An der richtigen Technik arbeiten Forscher seit Jahren. Im Februar 2019 hat eine Firma in Großbritannien in einem Pilotprojekt die erste Verbrennungsanlage in Betrieb genommen, die CO2 aus der Atmosphäre filtern soll. Das Kohlendioxid wird dabei chemisch von den restlichen Abgasen getrennt und lagert sich an fein verteilten Tröpfchen eines Amins ab. Für die breite Anwendung eignet sich das Verfahren jedoch noch nicht. Englands größter Stromanbieter Drax hat im Februar 2019 seine CO2-Abscheidungsanlage in Betrieb genommen. Mit der Technik soll der Atmosphäre eine Tonne CO2 am Tag entzogen werden, berichtete die BBC. Das EVU hat seine Produktion auf Erneuerbare Energien aus Biomasse umgestellt und verbrennt jährlich sieben Millionen t Holzhackschnitzel zur Stromerzeugung. Drax will jetzt das erste Kraftwerk der Welt mit negativer CO2-Bilanz ans Netz gehen lassen.

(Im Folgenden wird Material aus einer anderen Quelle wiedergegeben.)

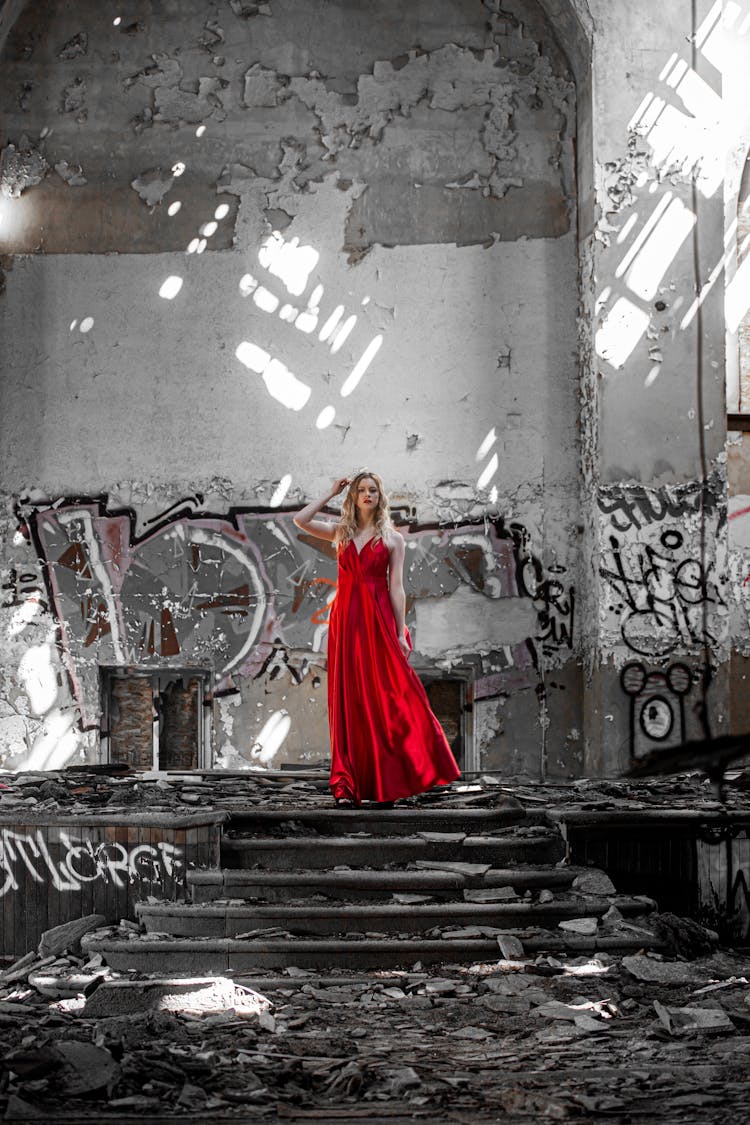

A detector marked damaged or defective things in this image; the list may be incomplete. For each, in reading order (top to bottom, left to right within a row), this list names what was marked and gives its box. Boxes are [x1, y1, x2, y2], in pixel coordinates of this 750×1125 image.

broken concrete chunk [0, 142, 47, 200]
broken concrete chunk [131, 168, 175, 209]
peeling plaster wall [0, 0, 584, 774]
broken concrete chunk [575, 868, 616, 895]
broken concrete chunk [557, 918, 598, 936]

Das riesige Drax-Kohlekraftwerk im nordenglischen Selby deckte bisher zwar allein rund sieben Prozent des Energiebedarfs des Landes, galt aber auch als große Kohlendioxid-Schleuder und wurde dafür häufig von Umweltschützern kritisiert. Es wird jetzt als erstes in Europa eine Tonne CO2 pro Tag aus der Holzverbrennung abscheiden. Die Technologie wandelt zwar den Klimawandel in winzigem Umfang in umgekehrte Richtung, ist aber umstritten.

Das weltweit erste große CO2-Speicherungsprojekt wurde 1996 vor der norwegischen Küste entwickelt und leitete fast 1 Mio. t pro Jahr in einen Hohlraum 800 bis 1.100 Meter unter dem Meeresboden. Aber die Entwicklung der CO2-Abscheidung und -Speicherung wurde in Europa zunächst vergeblich vorangetrieben. 2009 hat die Europäische Kommission 1 Mrd. EUR für die Finanzierung von sechs Pilotprojekten zugesagt, in der Hoffnung, dass 12 Systeme bis 2015 in Betrieb gehen würden. Aber aufgrund der hohen Kosten wurde keines verwirklicht.

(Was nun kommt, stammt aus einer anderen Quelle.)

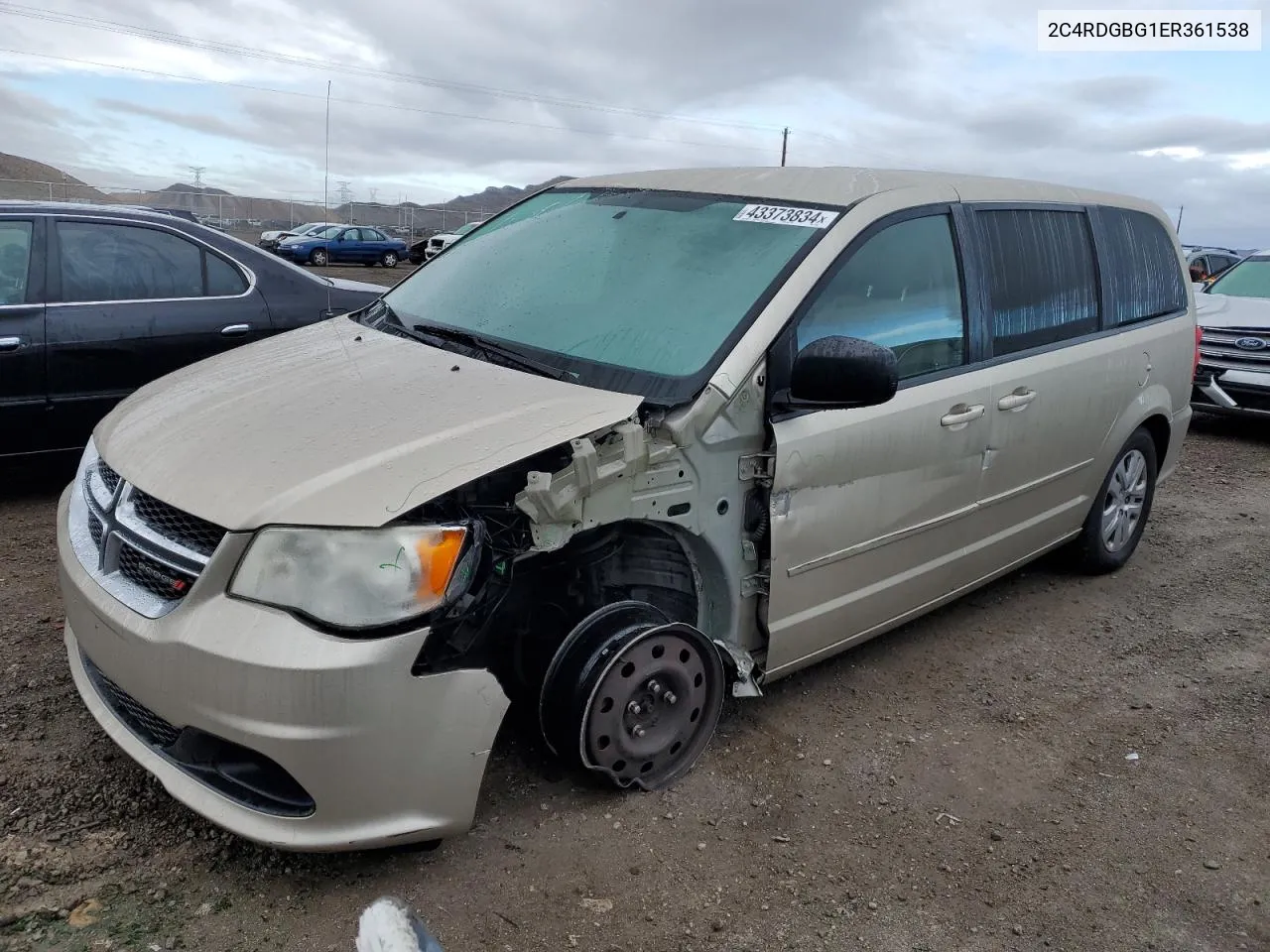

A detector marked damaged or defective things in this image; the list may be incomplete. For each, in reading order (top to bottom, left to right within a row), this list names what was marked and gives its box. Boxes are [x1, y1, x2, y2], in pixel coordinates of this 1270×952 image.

damaged gold minivan [55, 167, 1194, 853]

Mehr als 70% der 30 Mio. t CO2, die jährlich in Anlagen zur Nutzung oder Speicherung abgetrennt werden, werden in Nordamerika abgetrennt. Die bisher größte Initiative der Welt ist das 2017 gestartete Projekt Petra Nova in Texas, das an ein Kohlekraftwerk angeschlossen ist. Es verfügt über eine jährliche Abscheidekapazität von 1,4 Mio. t CO2, etwa so viel wie 350.000 Autos emittieren. Die für das europäische Hafenprojekt Porthos geplante Pipeline hätte die Kapazität, 5 Mio. t CO2 pro Jahr zu transportieren.